No sooner than the thought had crossed her mind, she heard the sound of gunfire exploding in the air. Both Stephen and Mary jumped together in shock at the sudden eruption of noise. It was hard to tell how many shots there were because it appeared more than one person was firing at the same time. Judging by the noises, it was not coming from too far away from the house.
"Get down!" Stephen ordered as he scrambled to the window.
Mary rolled off the bed and landed on the floor away from the window, taking shelter from the gunfire by its structure. "Stephen, be careful!" She called out. Now that she had him back again, she did not want to lose him to a stray bullet. She wondered why they were not in the house out of town and then recalled that they had talked about moving closer to town and the paper.
"I'm fine." Stephen replied, peering cautiously out the window at what was transpiring in the town below. Four Corners was never the safest place in the world and at times like this, he wondered what he was still doing here. Sense would dictate that he should take his family away from the Territory, back to the safety of the East where there was some semblance of law and order.
"Damn drunks," the newspaper man frowned. He watched the men riding up and down the street, drunk and rowdy, firing their guns in the air and generally scarring the hell out of people because they were so liquored up that they hardly knew what time of day it was, let alone held any sense. "Its those damn Texans that came off the trail yesterday," he told Mary, flinching at the sound of a breaking window somewhere too close for comfort. "I knew they were going to be trouble."

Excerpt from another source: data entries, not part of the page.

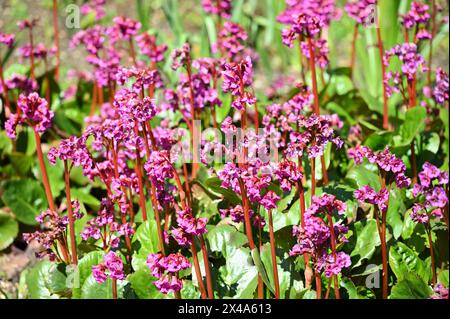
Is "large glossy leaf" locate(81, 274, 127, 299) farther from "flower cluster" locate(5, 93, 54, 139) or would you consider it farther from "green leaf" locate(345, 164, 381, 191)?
"green leaf" locate(345, 164, 381, 191)

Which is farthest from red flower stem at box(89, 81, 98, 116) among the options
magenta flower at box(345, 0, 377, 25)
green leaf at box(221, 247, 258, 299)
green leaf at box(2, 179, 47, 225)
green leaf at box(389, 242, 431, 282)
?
green leaf at box(389, 242, 431, 282)

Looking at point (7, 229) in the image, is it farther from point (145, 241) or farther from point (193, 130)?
point (193, 130)

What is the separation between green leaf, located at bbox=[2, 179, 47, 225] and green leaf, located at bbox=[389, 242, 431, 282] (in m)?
1.86

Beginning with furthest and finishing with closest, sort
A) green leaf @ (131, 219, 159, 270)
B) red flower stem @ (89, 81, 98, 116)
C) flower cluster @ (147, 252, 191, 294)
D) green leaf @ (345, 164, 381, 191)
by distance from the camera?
red flower stem @ (89, 81, 98, 116) → green leaf @ (345, 164, 381, 191) → green leaf @ (131, 219, 159, 270) → flower cluster @ (147, 252, 191, 294)

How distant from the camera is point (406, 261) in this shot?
3045mm

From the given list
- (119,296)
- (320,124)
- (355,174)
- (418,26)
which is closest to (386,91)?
(418,26)

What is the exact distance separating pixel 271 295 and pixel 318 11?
1.69m

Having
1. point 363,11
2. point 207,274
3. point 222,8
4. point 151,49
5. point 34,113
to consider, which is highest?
point 222,8

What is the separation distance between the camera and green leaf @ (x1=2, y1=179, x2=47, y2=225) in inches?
148

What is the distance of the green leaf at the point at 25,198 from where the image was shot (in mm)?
3748

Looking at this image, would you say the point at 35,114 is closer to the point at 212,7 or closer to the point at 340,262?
the point at 340,262

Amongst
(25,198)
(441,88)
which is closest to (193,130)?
(25,198)

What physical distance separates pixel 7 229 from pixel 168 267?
1465 millimetres

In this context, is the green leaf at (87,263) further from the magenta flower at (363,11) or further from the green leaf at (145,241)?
the magenta flower at (363,11)
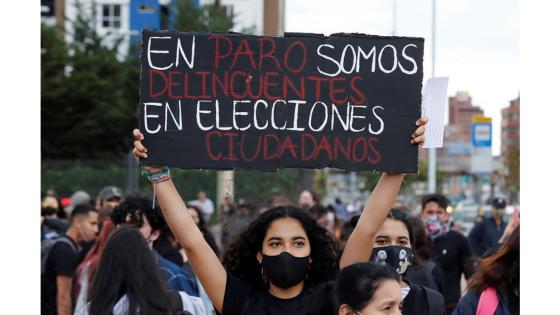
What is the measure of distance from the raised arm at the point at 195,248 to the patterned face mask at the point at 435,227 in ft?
17.0

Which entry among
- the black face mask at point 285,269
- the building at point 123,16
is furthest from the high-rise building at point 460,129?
the building at point 123,16

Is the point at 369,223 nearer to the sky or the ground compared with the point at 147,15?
nearer to the ground

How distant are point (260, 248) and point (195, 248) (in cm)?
34

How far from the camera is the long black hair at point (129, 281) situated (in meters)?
4.86

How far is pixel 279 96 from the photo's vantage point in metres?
4.99

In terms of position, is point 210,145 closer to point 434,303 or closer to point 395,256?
point 395,256

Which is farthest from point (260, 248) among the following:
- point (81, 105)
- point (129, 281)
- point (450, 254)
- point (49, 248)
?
point (81, 105)

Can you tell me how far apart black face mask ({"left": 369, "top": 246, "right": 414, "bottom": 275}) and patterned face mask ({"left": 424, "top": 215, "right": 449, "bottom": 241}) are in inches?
167

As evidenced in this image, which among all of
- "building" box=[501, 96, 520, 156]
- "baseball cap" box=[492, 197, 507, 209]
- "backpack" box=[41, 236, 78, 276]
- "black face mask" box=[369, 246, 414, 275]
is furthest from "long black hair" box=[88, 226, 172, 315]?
"building" box=[501, 96, 520, 156]

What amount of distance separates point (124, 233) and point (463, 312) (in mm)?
1670

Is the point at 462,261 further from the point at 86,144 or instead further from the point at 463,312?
the point at 86,144

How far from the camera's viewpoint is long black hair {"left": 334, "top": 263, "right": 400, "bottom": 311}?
13.6ft

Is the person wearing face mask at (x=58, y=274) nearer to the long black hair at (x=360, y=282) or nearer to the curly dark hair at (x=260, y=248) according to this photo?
the curly dark hair at (x=260, y=248)
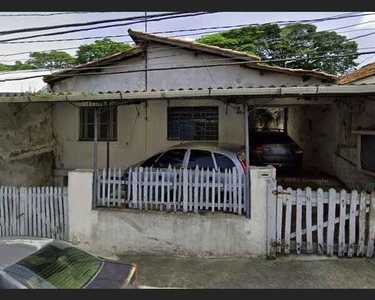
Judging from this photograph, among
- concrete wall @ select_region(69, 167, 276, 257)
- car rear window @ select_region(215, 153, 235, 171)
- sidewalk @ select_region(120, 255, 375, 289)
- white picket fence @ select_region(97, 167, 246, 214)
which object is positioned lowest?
sidewalk @ select_region(120, 255, 375, 289)

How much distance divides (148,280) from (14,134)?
216 inches

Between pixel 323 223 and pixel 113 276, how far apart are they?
3705 millimetres

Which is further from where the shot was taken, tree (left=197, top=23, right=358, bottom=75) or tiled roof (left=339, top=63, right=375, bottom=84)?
tree (left=197, top=23, right=358, bottom=75)

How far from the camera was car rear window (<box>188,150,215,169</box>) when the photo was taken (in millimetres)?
6117

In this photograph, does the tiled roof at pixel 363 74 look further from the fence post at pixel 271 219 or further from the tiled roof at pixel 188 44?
the fence post at pixel 271 219

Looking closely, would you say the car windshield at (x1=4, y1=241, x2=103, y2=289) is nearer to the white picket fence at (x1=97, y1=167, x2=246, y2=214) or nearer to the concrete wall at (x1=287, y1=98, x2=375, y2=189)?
the white picket fence at (x1=97, y1=167, x2=246, y2=214)

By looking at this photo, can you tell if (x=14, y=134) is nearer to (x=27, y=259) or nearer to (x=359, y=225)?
(x=27, y=259)

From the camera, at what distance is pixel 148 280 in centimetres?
481

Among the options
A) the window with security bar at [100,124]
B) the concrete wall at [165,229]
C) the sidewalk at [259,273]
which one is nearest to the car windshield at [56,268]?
the sidewalk at [259,273]

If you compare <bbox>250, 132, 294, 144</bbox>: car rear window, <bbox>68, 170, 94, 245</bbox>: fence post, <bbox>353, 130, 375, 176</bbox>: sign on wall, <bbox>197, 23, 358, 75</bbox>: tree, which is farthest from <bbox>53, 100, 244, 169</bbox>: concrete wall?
<bbox>197, 23, 358, 75</bbox>: tree

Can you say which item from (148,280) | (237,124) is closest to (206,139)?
(237,124)

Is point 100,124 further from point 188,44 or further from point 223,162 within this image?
point 223,162

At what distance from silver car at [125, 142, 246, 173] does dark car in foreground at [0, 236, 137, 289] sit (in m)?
2.77

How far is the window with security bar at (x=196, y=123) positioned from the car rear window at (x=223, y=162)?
3.05 metres
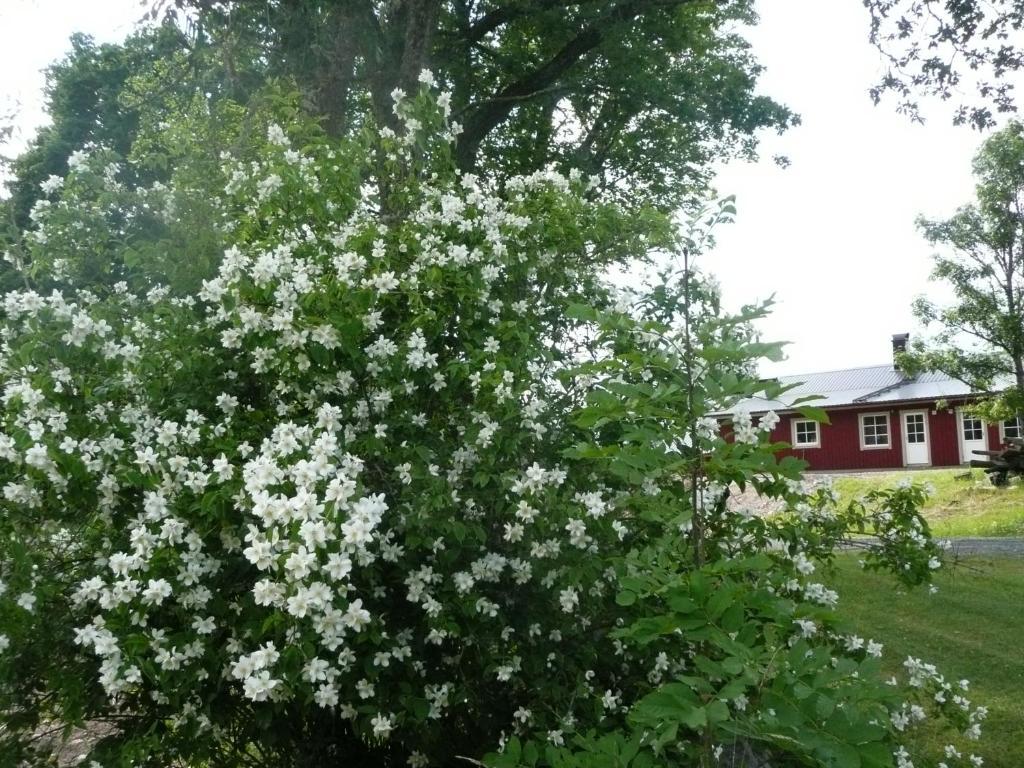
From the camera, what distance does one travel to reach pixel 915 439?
3017 centimetres

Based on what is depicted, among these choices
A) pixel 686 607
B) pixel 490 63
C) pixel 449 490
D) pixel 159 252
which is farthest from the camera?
pixel 490 63

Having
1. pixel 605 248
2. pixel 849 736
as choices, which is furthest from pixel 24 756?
pixel 605 248

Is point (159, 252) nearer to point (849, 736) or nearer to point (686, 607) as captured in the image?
point (686, 607)

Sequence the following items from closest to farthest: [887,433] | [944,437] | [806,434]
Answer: [944,437]
[887,433]
[806,434]

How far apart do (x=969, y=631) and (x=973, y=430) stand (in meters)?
22.7

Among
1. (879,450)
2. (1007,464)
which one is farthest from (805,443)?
(1007,464)

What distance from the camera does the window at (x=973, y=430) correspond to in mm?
28719

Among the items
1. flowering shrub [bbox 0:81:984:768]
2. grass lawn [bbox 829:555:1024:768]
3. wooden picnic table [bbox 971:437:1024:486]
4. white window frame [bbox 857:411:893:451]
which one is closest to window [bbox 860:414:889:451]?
white window frame [bbox 857:411:893:451]

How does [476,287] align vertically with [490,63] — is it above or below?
below

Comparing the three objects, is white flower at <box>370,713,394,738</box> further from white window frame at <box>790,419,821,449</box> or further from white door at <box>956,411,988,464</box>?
white window frame at <box>790,419,821,449</box>

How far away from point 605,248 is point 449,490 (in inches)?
71.1

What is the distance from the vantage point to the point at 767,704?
204cm

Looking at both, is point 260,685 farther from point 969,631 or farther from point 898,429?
point 898,429

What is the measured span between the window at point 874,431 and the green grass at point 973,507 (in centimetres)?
768
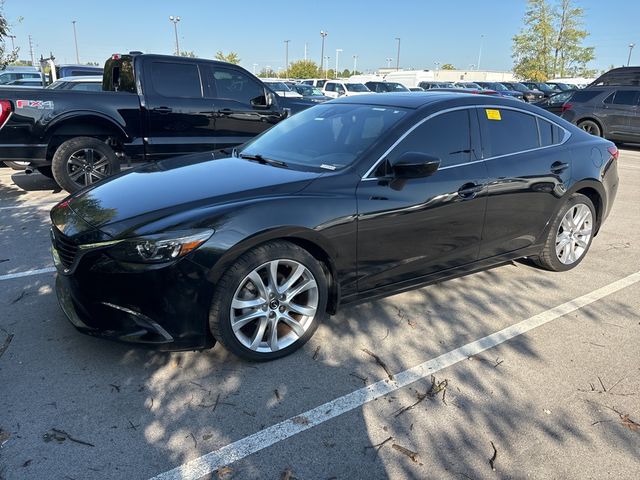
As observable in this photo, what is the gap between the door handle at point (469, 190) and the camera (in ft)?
12.3

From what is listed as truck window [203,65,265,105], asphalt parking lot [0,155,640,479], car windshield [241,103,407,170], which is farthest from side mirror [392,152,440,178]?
truck window [203,65,265,105]

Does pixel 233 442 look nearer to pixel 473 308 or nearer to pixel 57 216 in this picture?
pixel 57 216

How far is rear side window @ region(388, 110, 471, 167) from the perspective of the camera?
3.61 metres

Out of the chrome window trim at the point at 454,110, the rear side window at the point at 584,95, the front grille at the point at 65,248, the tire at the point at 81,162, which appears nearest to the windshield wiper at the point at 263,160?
the chrome window trim at the point at 454,110

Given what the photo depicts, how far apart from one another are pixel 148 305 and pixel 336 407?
3.78ft

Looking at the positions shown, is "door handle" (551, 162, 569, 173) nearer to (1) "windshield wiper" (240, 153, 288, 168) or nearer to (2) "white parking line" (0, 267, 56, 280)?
(1) "windshield wiper" (240, 153, 288, 168)

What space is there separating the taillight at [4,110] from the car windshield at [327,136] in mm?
3798

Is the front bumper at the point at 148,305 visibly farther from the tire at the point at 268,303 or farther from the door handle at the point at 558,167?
the door handle at the point at 558,167

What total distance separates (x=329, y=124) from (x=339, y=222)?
3.77 feet

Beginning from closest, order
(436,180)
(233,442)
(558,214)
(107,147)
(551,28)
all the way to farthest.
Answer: (233,442), (436,180), (558,214), (107,147), (551,28)

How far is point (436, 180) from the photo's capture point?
365cm

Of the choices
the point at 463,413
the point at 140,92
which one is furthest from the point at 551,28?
the point at 463,413

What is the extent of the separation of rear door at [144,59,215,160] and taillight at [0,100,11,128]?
1.65 meters

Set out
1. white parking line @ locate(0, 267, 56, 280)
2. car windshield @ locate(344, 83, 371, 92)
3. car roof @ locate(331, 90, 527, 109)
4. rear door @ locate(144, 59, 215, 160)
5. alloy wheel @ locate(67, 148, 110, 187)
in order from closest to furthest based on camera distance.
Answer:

"Texans?" Mary's thought quickly, something about this whole scene having a measure of familiarity to it, she could not place for an instant as she lay cowering behind her bed.
Then it came to her. Texans! The ones who rode into town to get medical attention for their trail boss. The man who would die because Nathan Jackson had not been able to cure the gangrene that had rotted away his body beyond the ability of any healing that Nathan could administer. With a start she realised that the antics of those men had began on the morning of Nathan's lynching just like this. Eventually, the liquor would make them so dangerous that they would lay the blame for their leader's death on the healer who had tried to save him.
"Stephen," she had to ask. "Did Mr Hennessy get a new store clerk this week?"
"He did," Stephen looked over his shoulder at the strangeness of that request. "I ran into him yesterday, quiet enough fellow. Used to be a buffalo hunter, I think. I fail to see the relevance of the question." He retorted before another window was shattered somewhere nearby and drove the thought from his mind completely.
Mary took a deep breath, confirming her suspicions what day this was. If Vin Tanner was here and Nathan was about to be lynched sometime today, that could only mean one thing....
Chris Larabee was at this moment, riding into Four Corners.
Vin Tanner did not know where the hell he was.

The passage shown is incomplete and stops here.